SOURCE-RY It’s the morning after Shavuos and after a three-day break my cell phone is unsurprisingly dead as a doornail. On my way out to daven I plug it into a charger but strangely it doesn’t turn on. No time to investigate now. Shacharis beckons and my neighborhood isn’t one of those where there’s another minyan in 15 minutes.

Following davening I head to the dry cleaner to hand in two suits I’ll need back in two days for a trip out of town. At 9:15 a. m. the strip mall’s parking lot is nearly empty but for convenience I pull up right in front of the store. Technically the area in front of the row of businesses isn’t designated for parking but that’s how it’s used by everyone every day.

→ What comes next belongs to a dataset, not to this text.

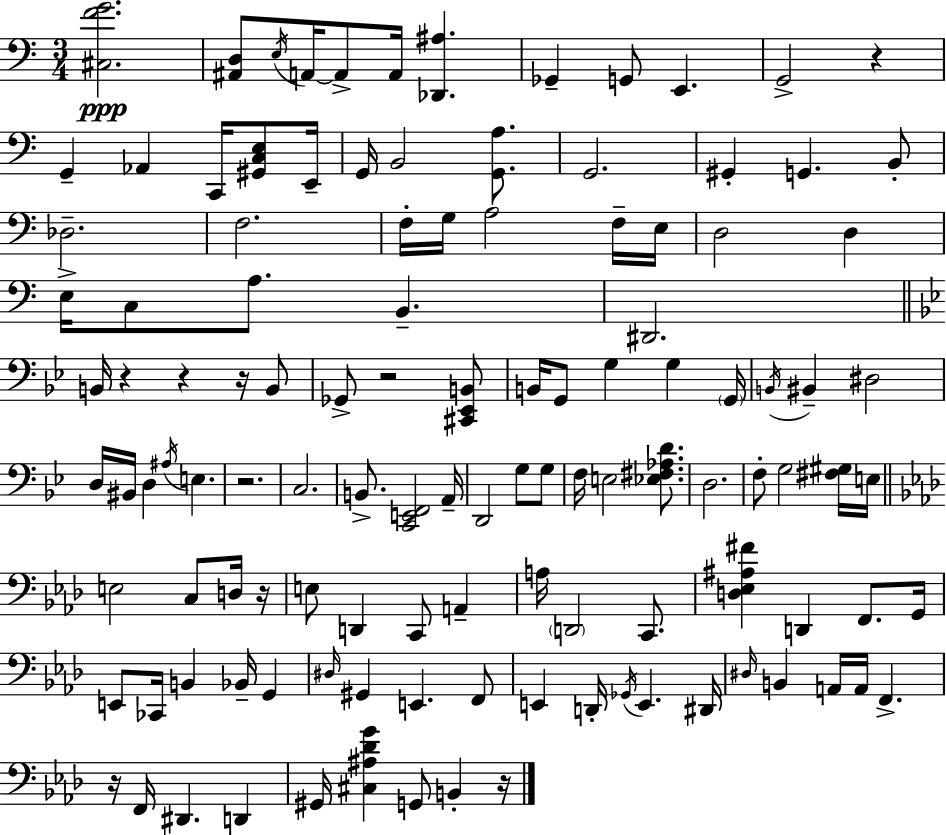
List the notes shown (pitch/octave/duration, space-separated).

[C#3,F4,G4]/h. [A#2,D3]/e E3/s A2/s A2/e A2/s [Db2,A#3]/q. Gb2/q G2/e E2/q. G2/h R/q G2/q Ab2/q C2/s [G#2,C3,E3]/e E2/s G2/s B2/h [G2,A3]/e. G2/h. G#2/q G2/q. B2/e Db3/h. F3/h. F3/s G3/s A3/h F3/s E3/s D3/h D3/q E3/s C3/e A3/e. B2/q. D#2/h. B2/s R/q R/q R/s B2/e Gb2/e R/h [C#2,Eb2,B2]/e B2/s G2/e G3/q G3/q G2/s B2/s BIS2/q D#3/h D3/s BIS2/s D3/q A#3/s E3/q. R/h. C3/h. B2/e. [C2,E2,F2]/h A2/s D2/h G3/e G3/e F3/s E3/h [Eb3,F#3,Ab3,D4]/e. D3/h. F3/e G3/h [F#3,G#3]/s E3/s E3/h C3/e D3/s R/s E3/e D2/q C2/e A2/q A3/s D2/h C2/e. [D3,Eb3,A#3,F#4]/q D2/q F2/e. G2/s E2/e CES2/s B2/q Bb2/s G2/q D#3/s G#2/q E2/q. F2/e E2/q D2/s Gb2/s E2/q. D#2/s D#3/s B2/q A2/s A2/s F2/q. R/s F2/s D#2/q. D2/q G#2/s [C#3,A#3,Db4,G4]/q G2/e B2/q R/s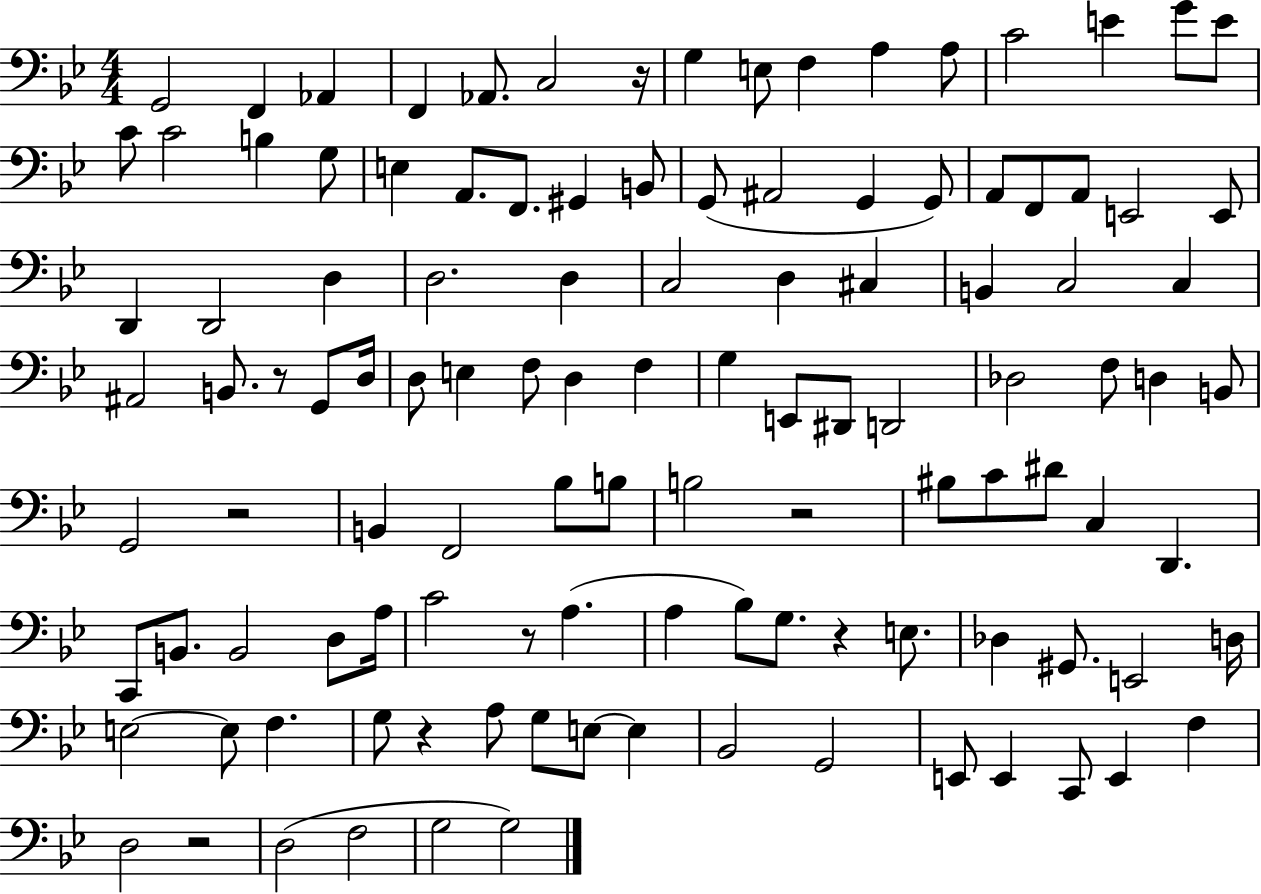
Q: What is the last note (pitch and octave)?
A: G3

Not today. I emerge from the actual cleaners to find myself being figuratively taken to the cleaners courtesy of the nice people from the Nassau County Police Department. Sitting in a car alongside mine are two officers a veteran teaching a rookie how to fill out a ticket for parking in a fire zone with a hefty fine to follow. On-the-job training if you will with my car as the instrument of instruction.

Now there was a patent injustice in this. Later that very day scores and scores of cars would be parking all along this “fire zone” — as designated by one lone sign much farther down the yellow lines on the pavement nearly faded — with no consequence. Yet here I had pulled up for a two-minute stop that had turned into five when the proprietor (cleaning lady?) couldn’t immediately locate the shirts I was picking up. That would now cost me the equivalent of ten trips to the cleaners. It’s called selective enforcement of the law and it doesn’t feel very good when it happens to you.